Extract:
===

This year will also see increased hiring activity for Learning and Development (L&D) candidates, particularly those with experience in establishing L&D practices within an organisation. However skill shortages exist across L&D and also workforce planning.
We have also seen an increase in demand for qualified HR professionals with generalist experience. Businesses are now recognizing the value of these professionals, as it can add to overall staff engagement. HR Generalists are also able to take on work that frees up more senior practitioners to focus on strategy, planning and change management.
To succeed, candidates need a high attention to detail and strong skills in Excel and HR systems. In terms of soft skills, communication and emotional intelligence top the list of requirements.
In the public sector, more HR contractors are being hired with the most easily to place candidates being those with relevant systems knowledge. With lots of change and transformation projects taking place, entry-level HR candidates with project experience are also in demand.
Skills in demand
In terms of the January to March quarter, HR Business Partners are in high demand to work closely with senior leaders in developing people strategies aligned to the business strategy. HR business partnering is becoming increasingly relevant to organisations wanting to break down silos and promote greater collaboration. High-level communication skills and good business acumen are essential to be successful in this role.

===

Apply what you read:
- a) In the HR hiring text, write out the part that opens with the words containing "We have also" and closes with "also in demand.", substituting "problem solving" for "emotional intelligence".
- b) According to the HR hiring text, which public sector candidates are the easiest to place?
The rows after the HR hiring text play no part in this work.

Given data:
===

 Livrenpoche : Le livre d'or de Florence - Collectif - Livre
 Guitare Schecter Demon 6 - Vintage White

===

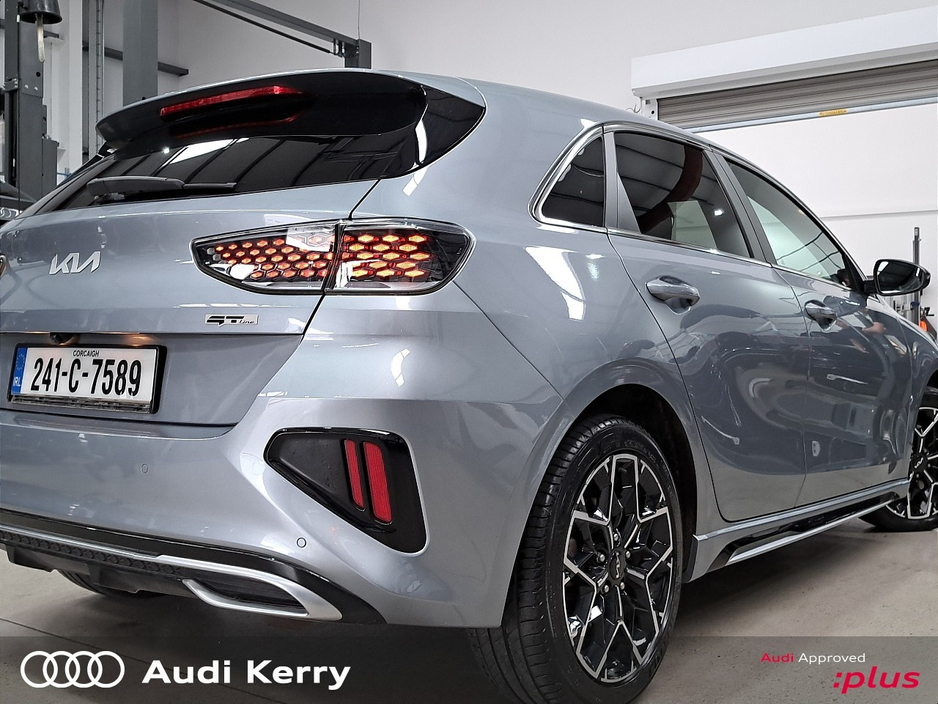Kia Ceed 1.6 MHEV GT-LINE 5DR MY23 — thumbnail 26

===

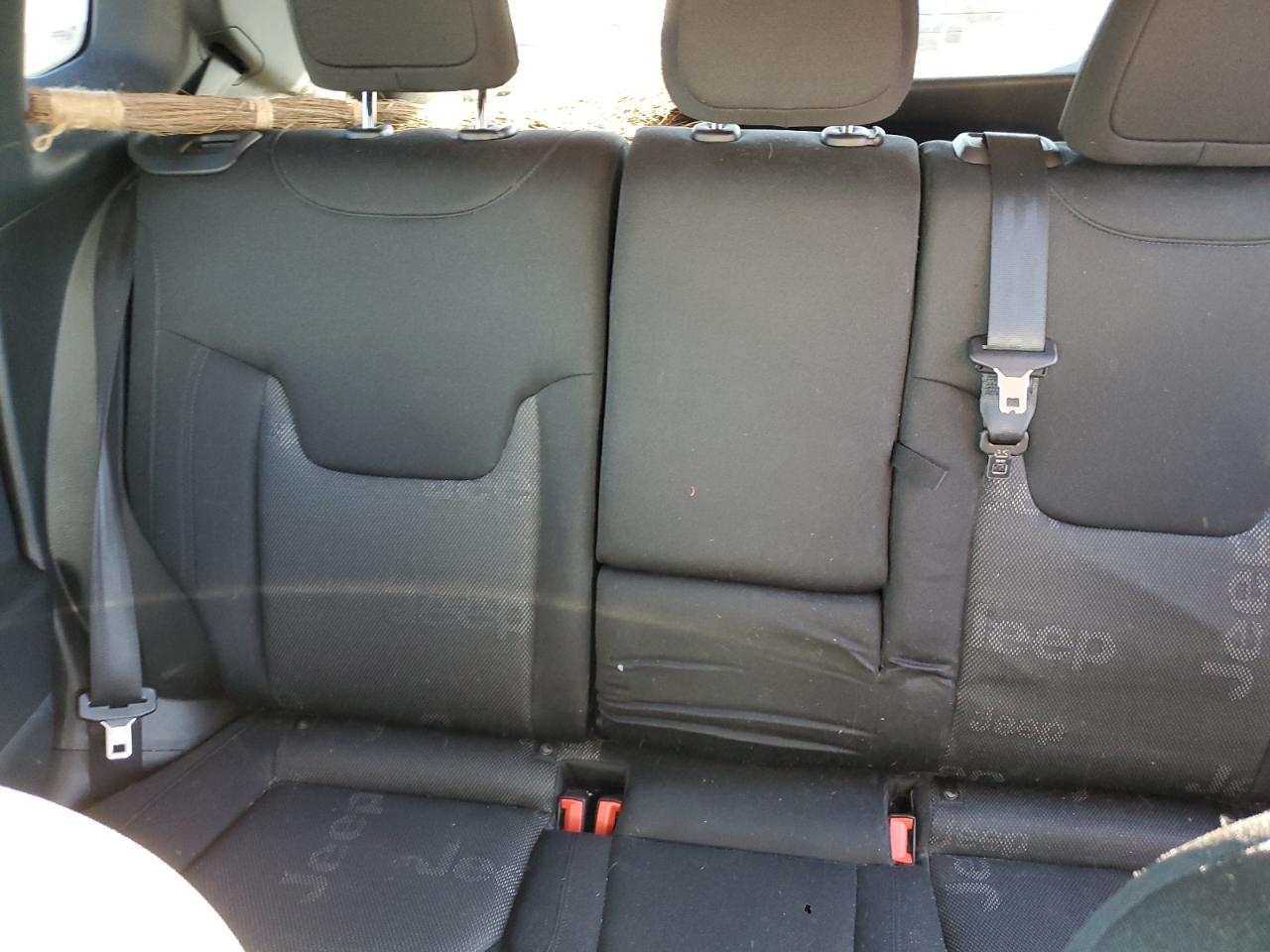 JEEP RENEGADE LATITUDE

===

Solutions below:
- a)
We have also seen an increase in demand for qualified HR professionals with generalist experience. Businesses are now recognizing the value of these professionals, as it can add to overall staff engagement. HR Generalists are also able to take on work that frees up more senior practitioners to focus on strategy, planning and change management.
To succeed, candidates need a high attention to detail and strong skills in Excel and HR systems. In terms of soft skills, communication and problem solving top the list of requirements.
In the public sector, more HR contractors are being hired with the most easily to place candidates being those with relevant systems knowledge. With lots of change and transformation projects taking place, entry-level HR candidates with project experience are also in demand.

- b) Those with relevant systems knowledge.